Mobile Banking, Online Payments and Business Intelligence to Drive Financial Technology Investment in China in 2011
An increasingly sophisticated customer-base is pushing Chinese financial institutions to change the way they interact with their customers, with mobile banking, online payments and business intelligence driving financial technology investment in China. In 2011, Chinese financial industry executives will be focussed on developing more robust channels and customer insight to better interact with clients and understand their specific financial needs, according to Kapronasia. The report, entitled ‘China Financial Technology 2011 – Top 10 Trends shaping the Industry’, details Kapronasia’s predictions on the 10 key technology areas that Chinese financial institutions will be focused on in 2011.
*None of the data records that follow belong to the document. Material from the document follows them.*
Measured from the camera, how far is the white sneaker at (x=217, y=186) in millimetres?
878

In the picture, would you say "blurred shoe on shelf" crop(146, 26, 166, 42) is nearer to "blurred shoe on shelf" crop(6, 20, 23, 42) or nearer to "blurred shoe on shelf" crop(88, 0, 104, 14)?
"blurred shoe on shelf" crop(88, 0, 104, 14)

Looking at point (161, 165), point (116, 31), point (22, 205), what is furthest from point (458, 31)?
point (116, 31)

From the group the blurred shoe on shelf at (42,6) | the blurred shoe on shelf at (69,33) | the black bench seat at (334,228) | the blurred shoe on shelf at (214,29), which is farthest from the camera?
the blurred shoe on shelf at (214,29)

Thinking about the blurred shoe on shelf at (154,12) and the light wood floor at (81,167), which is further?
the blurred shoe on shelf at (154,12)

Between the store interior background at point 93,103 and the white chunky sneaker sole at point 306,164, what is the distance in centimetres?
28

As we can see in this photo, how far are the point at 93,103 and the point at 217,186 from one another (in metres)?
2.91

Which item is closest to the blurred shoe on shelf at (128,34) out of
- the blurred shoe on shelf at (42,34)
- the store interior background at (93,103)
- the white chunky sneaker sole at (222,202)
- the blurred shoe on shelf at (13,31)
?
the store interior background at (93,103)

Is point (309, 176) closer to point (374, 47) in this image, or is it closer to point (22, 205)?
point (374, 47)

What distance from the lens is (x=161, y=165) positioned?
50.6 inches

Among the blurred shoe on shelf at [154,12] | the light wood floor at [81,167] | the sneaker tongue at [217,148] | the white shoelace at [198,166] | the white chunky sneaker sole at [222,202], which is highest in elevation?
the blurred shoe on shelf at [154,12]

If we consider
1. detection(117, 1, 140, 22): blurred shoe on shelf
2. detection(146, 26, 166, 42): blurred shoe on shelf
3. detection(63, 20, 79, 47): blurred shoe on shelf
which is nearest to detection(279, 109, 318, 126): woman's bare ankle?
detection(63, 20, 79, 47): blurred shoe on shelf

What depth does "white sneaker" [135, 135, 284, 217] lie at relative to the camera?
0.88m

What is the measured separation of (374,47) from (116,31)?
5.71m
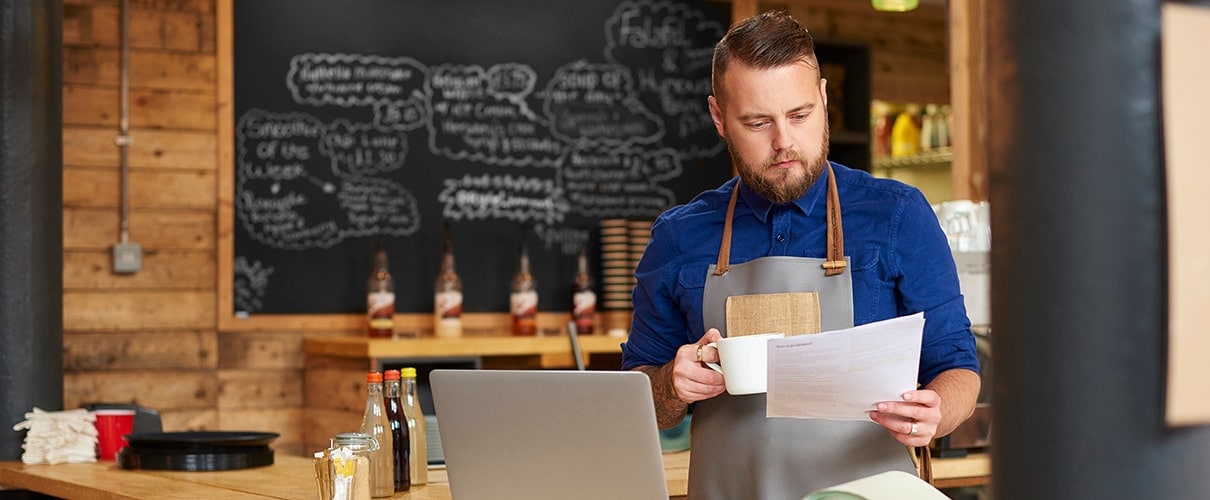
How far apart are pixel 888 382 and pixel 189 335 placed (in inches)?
144

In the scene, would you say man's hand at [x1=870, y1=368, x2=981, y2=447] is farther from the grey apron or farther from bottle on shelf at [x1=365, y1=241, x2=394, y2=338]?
bottle on shelf at [x1=365, y1=241, x2=394, y2=338]

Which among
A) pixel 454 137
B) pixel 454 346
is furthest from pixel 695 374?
pixel 454 137

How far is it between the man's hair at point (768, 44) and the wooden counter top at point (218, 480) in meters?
0.80

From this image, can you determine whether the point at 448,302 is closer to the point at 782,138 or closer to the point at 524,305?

“The Chinese financial services industry is becoming increasingly competitive,” said Elsa Yan, a senior consultant at Kapronasia. “Institutions are looking to develop channels and analytics to better serve customers who have an increasingly wide choice of providers. Mobile banking, online banking, and more robust business intelligence are just three of the ways banks will be accomplishing this.”
This push to innovate is largely being driven by increasing competition, not necessarily from foreign banks, who are largely, due to regulations, limited in the products and services they can offer the market. The real competition is coming from the small and medium banks in China who are looking to capture market share from the larger incumbent banks as well as their increasingly competitive peers.